ByGeoffrey Alderman, Geoffrey Alderman

Opinion

Jewish critic of all things Jewish

June 9, 2016 08:36
3 min read

Five years ago (almost to the day), I devoted this column to some public utterances of Rebecca Steinfeld, who was then undertaking doctoral research at the University of Oxford. The title of her thesis was "War of the Wombs: The History and Politics of Fertility Policies in Israel, 1948-2010"; its focus was "on the extent to which the archival sources substantiate the claim… that Israel has established and maintained an ethnically selective pro-natalist policy that seeks to simultaneously encourage a higher Jewish birthrate and a lower non-Jewish, specifically Palestinian-Arab, one." I'll return in a moment to the substance of this argument.

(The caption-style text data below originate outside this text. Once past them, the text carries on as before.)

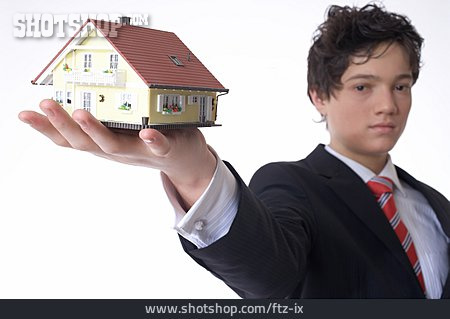 Young Man, House, Artificial Model, Savings, Real Estate
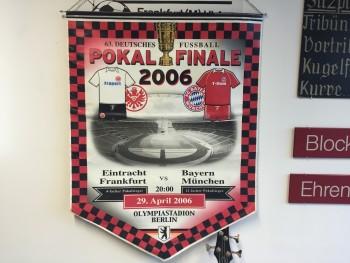 Die Erinnerungen an das Pokalfinale 2006 kann man im Eintracht Museum auffrischen.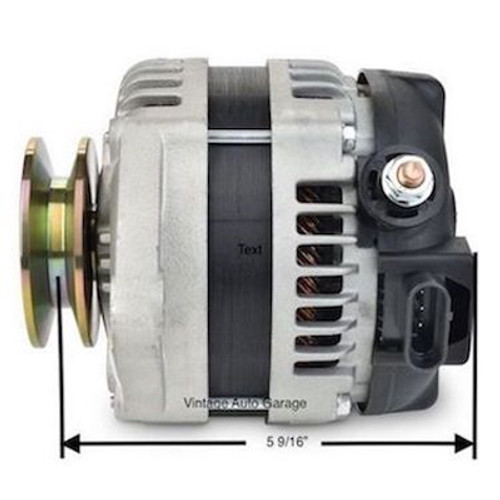 Ultra high output  177 amps / 100 amp Idle Hairpin alternator - 7127-HP170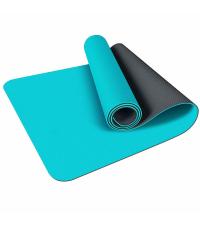 LIVEUP Мат для йоги TPE Blue-Black 6 мм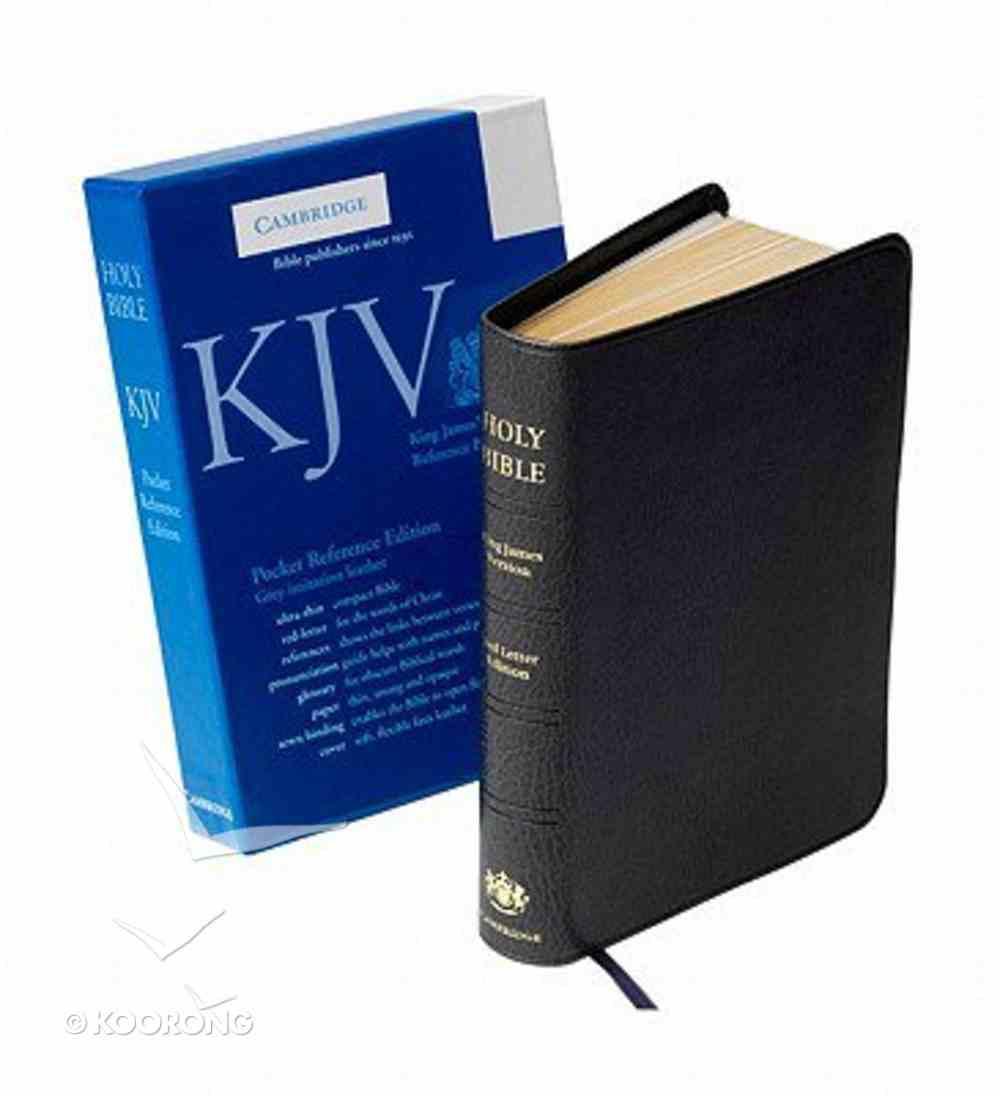 KJV Pocket Reference Gray (Red Letter Edition) Imitation Leather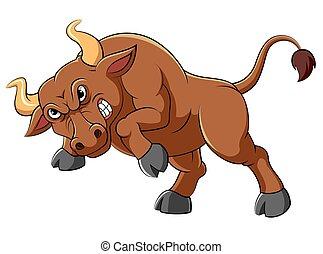 dessin animé, taureau, caractère, fâché
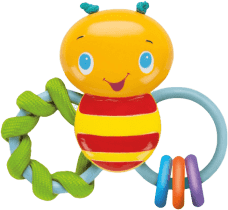 BRIGHT STARTS Hryzátko Chew & Rattle Bee (3m+)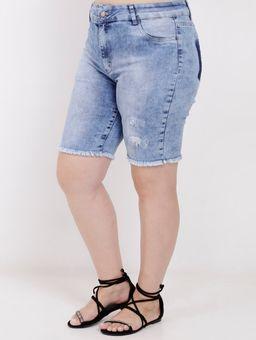 135548-bermuda-jeans-vizzy-azul2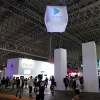 Tokyo Games Show and Paris Games Week become latest victims of Covid-19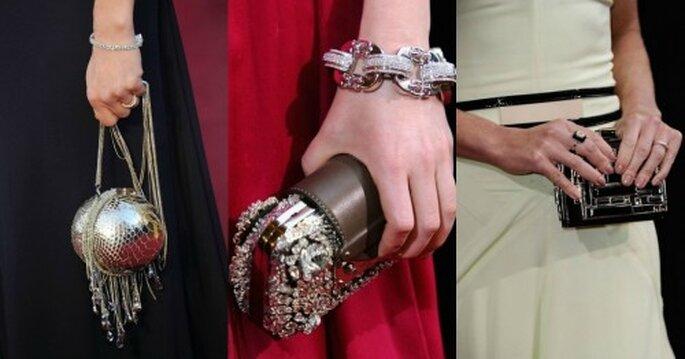 Accesorios para llevarte a una boda, inspiración en los Oscars 2012. Foto. Oscars 2012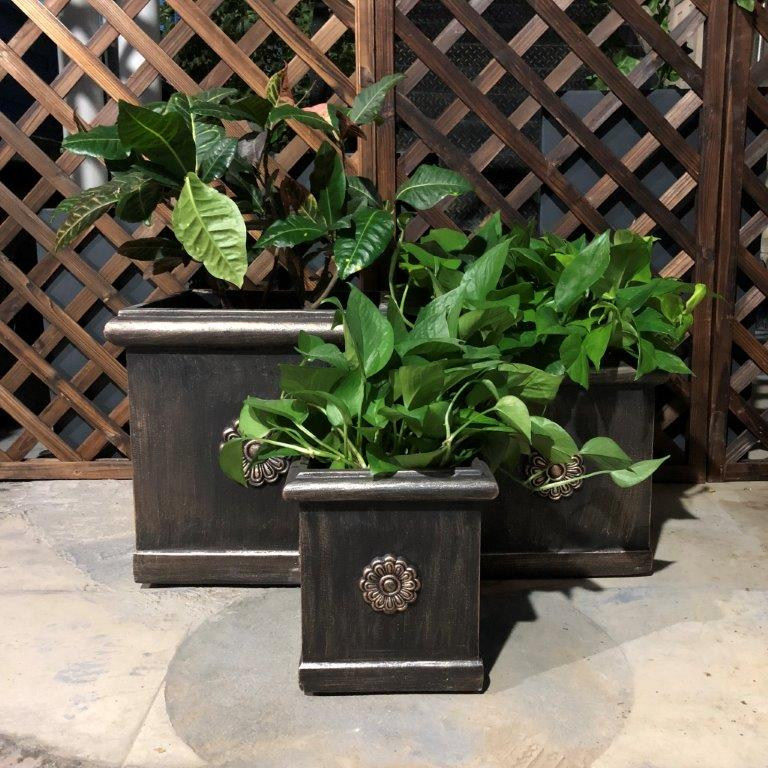 DurX-litecrete Lightweight Concrete Flower Medallion Square Bronze Planter - Set of 3
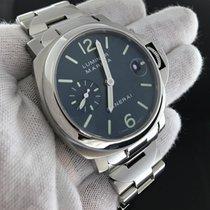 Panerai Luminor Firenze 1860 MINT Stainless Steel Watch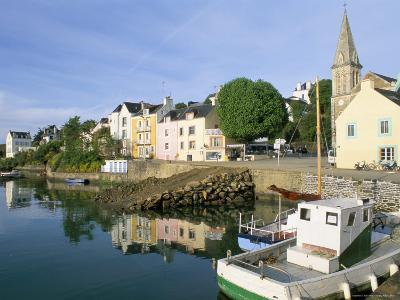 Port Sauzon, Belle Ile En Mer, Breton Islands, Morbihan, Brittany, France-Bruno Barbier-Photographic Print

Dr Steinfeld is nothing if not a consummate multi-tasker. While pursuing her research, she managed to find time to indulge another of her passions. She has maintained her role as a leading - perhaps the leading - British-Jewish campaigner against brit milah.

In my June 24 2011 column I drew attention to a Guardian website article she had co-authored on this subject. "Men, too, [the essay thundered] can be victims of unjust hegemonic systems tolerated in the name of tradition, culture or religion. If we oppose female genital mutilation, has the time not come for us also to oppose male genital mutilation?"

Well, on 27 October 2013, at a so-called "Free-Thinking Festival," Steinfeld intensified her attack on brit milah by delivering a lecture that was subsequently broadcast on BBC Radio 3. I should add that the lecture was delivered in - of all places - Gateshead. That's chutzpah for you!